Recording the Underground

The London Transport Museum owns a healthy photographic archive that has been donated by private individuals or recorded by London Transport/Underground employees. Much of this invaluable record can be found online via the museum’s website and a trawl through its library reveals many remarkable images.

It only seems logical that LU enthusiasts, some of who are also employed by the Underground, will want to record images of their own, that perhaps have a personal value or they may simply be photographers that would like use the Underground as a subject to study.

Security & Vigilance

The events of 7 July 2005 were not the first time that London Underground had been the target of terrorists. Wikipedia reveals that the earliest incident occurred at Gower Street (Euston Square) as far back as 1885, with further incidents occurring in 1897 and 1913. Then between 1939-92 the IRA planted multiple devices on Underground stations and trains, yet all these incidents, acts designed to scare the British public and destabilise society for a given end, have ultimately been futile.

In the hours and days following 7/7, the police appealed for both photographs and video recordings made by the general public in relation to the attacks. Why would such an appeal be made unless photography by the general public has a part to play collecting evidence and therefore help maintain security?

The BOTTOM line though, is that photographers should employ common sense whenever capturing images and NEVER put themselves in a compromising position, perhaps threatening the enjoyment of

photography for other enthusiasts. Remember that LU / TfL can choose to amend rules at any time, perhaps deciding to ban photography altogether. It has to be said however, that the vast majority of incidents when the rules are broken will be by tourists who will probably be oblivious to the rules (e.g. use of flash photography in a confined and darker environment such as a station platform).

Admittedly nothing to do with London Underground, Network Rail takes a refreshing win-win approach regarding enthusiasts and photographers, viewing their presence as positive and commenting on its website:

Your presence at a station can be very helpful to us as extra “eyes and ears” and can have a positive security benefit.

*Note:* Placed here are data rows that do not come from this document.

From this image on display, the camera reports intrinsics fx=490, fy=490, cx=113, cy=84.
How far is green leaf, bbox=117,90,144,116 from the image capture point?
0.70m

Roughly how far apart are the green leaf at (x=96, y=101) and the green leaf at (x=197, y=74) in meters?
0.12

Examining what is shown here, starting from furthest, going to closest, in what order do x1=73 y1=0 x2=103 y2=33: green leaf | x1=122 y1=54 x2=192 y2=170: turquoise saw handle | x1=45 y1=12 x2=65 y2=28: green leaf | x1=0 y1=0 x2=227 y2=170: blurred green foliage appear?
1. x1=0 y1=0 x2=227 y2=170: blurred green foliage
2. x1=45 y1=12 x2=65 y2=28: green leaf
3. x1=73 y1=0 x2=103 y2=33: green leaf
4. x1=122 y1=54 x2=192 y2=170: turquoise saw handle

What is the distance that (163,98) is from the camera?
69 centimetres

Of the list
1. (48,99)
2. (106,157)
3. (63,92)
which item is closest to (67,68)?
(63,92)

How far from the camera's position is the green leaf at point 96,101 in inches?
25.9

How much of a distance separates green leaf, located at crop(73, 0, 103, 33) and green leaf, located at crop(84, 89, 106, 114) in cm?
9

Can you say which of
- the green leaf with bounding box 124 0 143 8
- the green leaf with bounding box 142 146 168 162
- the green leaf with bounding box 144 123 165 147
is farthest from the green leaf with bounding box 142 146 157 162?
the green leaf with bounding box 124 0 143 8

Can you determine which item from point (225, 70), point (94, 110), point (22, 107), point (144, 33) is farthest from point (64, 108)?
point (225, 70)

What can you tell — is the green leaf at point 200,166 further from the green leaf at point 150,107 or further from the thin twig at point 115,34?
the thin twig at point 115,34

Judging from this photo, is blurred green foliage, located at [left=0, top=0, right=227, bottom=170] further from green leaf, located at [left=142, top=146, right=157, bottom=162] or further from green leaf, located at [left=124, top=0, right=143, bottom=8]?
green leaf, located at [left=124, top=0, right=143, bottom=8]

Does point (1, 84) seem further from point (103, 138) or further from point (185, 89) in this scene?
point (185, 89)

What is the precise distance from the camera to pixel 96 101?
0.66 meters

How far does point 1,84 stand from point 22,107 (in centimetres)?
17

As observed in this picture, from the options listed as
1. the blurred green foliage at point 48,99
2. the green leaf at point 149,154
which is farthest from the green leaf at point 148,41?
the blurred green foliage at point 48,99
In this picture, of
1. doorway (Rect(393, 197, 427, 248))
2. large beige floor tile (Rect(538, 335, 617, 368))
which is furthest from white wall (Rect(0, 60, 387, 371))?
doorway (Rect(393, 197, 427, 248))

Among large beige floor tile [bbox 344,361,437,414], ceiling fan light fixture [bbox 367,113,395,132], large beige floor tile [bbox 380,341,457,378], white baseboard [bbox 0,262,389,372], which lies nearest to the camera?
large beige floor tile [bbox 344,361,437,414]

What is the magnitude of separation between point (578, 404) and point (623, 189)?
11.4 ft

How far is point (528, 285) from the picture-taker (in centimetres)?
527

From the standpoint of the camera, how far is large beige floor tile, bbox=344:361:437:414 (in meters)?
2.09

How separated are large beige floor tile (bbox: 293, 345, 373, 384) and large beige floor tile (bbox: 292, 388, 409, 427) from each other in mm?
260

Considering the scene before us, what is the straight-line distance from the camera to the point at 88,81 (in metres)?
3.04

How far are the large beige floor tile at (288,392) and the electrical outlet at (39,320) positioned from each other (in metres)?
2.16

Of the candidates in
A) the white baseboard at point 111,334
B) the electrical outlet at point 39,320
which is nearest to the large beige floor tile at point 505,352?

About the Photography section

The material published in this section is designed to inform the enthusiast and highlight the rules as stated by TfL/LU, in an attempt to minimise confrontations or misunderstanding between amateur photographers and Underground staff. It also gives advice how photographers should behave and ways they can still capture good images in low lighting conditions, whilst complying with these rules.

As many LU enthusiasts also have an interest in mainline railways a page has been created to highlight the rules as well as guidelines regarding photography in public places. A final section, Photo Galleries, allows enthusiasts and enthusiast photographers to showcase their favourite ten images for others to enjoy.


Guidelines and rules are updated by railway bodies from time to time and these should remain the primary source of information.

Enthusiasts should never, under any circumstances, adopt a hostile approach to staff and would be advised to comply with any request not to take photos (staff may be party to more information).

It is hoped that respect and common sense is applied by all parties.